Note the pictured machine has the HHB modification to run at 44.1 kHz to make it actually useful for CD mastering.

2 comments

-I had (and have, though it isn't used much these days) a Sony PCM-M1 ultraportable DAT deck in the late nineties. Wonderful for recording live gigs. It was, if memory serves, the exact same unit as the consumer counterpart - TCD-D100 - except the latter lacked the 44.1/48kHz sample rate selector - it was 48kHz only. (Oh, and on the M1 you could tell it to ignore the SCMS system, allowing only one digital generation of copying.)

The going theory at the time was that Sony, being big in content production, didn't want consumer DAT units being able to make bit perfect copies of CDs.

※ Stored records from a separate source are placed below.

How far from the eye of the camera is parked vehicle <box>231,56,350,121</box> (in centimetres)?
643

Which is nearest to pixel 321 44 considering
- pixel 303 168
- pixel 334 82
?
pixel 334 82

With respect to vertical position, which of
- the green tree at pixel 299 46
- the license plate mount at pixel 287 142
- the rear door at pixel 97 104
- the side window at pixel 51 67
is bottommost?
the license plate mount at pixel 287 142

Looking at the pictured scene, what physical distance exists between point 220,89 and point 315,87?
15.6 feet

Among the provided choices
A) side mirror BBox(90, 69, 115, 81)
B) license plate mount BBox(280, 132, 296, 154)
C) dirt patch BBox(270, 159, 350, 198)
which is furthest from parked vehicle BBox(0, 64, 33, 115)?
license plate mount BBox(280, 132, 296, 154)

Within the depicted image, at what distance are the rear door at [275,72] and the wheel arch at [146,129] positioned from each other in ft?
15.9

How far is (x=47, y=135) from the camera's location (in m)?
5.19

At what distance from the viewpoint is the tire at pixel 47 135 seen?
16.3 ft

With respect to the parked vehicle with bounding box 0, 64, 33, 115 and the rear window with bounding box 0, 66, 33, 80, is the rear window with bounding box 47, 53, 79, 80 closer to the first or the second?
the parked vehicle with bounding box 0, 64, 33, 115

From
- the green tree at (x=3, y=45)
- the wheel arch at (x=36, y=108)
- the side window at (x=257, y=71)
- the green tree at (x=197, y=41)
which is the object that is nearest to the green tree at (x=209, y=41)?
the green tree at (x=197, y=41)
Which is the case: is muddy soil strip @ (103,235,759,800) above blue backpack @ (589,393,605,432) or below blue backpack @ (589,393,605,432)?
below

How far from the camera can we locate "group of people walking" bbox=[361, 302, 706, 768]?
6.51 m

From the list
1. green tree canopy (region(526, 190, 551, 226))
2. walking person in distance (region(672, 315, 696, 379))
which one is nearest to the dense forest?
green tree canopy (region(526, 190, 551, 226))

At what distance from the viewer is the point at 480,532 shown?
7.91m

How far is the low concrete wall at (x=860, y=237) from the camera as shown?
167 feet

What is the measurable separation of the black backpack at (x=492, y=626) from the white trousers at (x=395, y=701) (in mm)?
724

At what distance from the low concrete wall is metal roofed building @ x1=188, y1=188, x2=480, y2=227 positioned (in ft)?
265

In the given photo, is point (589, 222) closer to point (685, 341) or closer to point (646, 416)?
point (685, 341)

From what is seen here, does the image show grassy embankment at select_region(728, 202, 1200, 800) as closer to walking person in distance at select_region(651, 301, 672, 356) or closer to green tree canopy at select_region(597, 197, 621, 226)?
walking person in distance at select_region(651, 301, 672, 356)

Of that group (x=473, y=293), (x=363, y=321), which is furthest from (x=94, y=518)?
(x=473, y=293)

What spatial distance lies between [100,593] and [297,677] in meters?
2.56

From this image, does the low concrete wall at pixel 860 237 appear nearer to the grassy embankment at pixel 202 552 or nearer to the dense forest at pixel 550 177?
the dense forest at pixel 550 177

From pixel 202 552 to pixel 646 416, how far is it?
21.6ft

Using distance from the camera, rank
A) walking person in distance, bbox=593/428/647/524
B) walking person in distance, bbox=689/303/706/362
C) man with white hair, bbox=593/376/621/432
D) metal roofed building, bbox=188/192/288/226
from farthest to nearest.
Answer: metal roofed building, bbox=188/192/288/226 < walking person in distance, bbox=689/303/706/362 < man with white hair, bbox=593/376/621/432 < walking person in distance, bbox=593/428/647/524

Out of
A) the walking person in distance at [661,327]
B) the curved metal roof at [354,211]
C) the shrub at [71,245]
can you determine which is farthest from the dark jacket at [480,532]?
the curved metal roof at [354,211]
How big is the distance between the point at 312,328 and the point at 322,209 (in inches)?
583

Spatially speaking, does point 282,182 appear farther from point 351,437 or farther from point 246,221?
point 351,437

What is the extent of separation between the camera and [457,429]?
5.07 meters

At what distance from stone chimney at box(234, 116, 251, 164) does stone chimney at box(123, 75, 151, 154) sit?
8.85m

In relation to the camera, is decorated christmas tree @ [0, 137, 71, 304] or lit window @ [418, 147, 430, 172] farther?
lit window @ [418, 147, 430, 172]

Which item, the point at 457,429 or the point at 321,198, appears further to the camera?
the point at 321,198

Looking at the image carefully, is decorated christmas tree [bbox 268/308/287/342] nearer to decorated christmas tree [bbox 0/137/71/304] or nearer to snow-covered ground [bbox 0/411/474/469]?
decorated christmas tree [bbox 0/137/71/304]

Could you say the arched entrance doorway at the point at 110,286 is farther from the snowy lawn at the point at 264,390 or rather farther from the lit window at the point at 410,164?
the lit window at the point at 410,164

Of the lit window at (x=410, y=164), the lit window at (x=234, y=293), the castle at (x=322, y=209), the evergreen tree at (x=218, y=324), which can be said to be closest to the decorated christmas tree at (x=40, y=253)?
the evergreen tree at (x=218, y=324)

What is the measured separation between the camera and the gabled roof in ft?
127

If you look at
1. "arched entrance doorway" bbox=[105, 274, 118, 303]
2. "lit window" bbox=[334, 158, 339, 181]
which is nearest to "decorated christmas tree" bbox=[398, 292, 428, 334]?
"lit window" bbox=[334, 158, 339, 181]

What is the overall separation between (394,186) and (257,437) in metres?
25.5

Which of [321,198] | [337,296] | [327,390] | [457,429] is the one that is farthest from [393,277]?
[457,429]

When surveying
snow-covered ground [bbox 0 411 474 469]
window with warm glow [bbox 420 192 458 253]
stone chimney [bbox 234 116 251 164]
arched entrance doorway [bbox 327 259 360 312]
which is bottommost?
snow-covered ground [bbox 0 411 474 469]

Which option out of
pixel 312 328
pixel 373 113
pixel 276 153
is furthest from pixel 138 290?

Good times. Reminds me I ought to bring out the box of DAT tapes and transfer them to my computer soon. In latter years, I've simply listened to them or at the very least fast-forwarded through the tapes a couple of times a year to minimize the risk of the tape sticking to itself.

I was under the impression mastering at 48khz and then downsampling to 44.1khz afterwards resulted in better quality due to reduced aliasing.
The trade-off is that sample rate conversion introduced its own artefacts, though we have much better algorithms (and of course more CPU power) for it today.

I'm not sure that aliasing was in itself a big problem, you're perhaps refering more to the audio artefacts introduced by the anti-aliasing filter. But in any case this wasn't even the biggest problem with converters back then. IME, quantization distortion was a much bigger issue. You had to watch the signal levels really carefully - too loud and you'd get absolutely brutal distortion (sometimes including wrap-around, where the value reported by the A/D converter goes instantly from maximum value to minimum value), too quiet and everything turns into a grainy-sounding mush.

The world changed in the early 90s when delta-sigma (aka "oversampling") converters came along, pretty much solved all these issues, and so allowed the price of decent converters to steadily fall, as normal semiconductor manufacturing economics kick in.

These days the benefit of 48kHz is that you get twice the frequency headroom vs 44.1k (from 20kHz to Nyquist), which means that any processing steps using oversampling and antialiasing filters (which you should be using) will either sound better, use less CPU, or both, since the filter has to be only half as steep on 48k.

But that's for intermediate processing, once you have the master you can convert to 44.1 one final time and that's that. One final sample rate conversion with modern algorithms will not introduce any audible differences.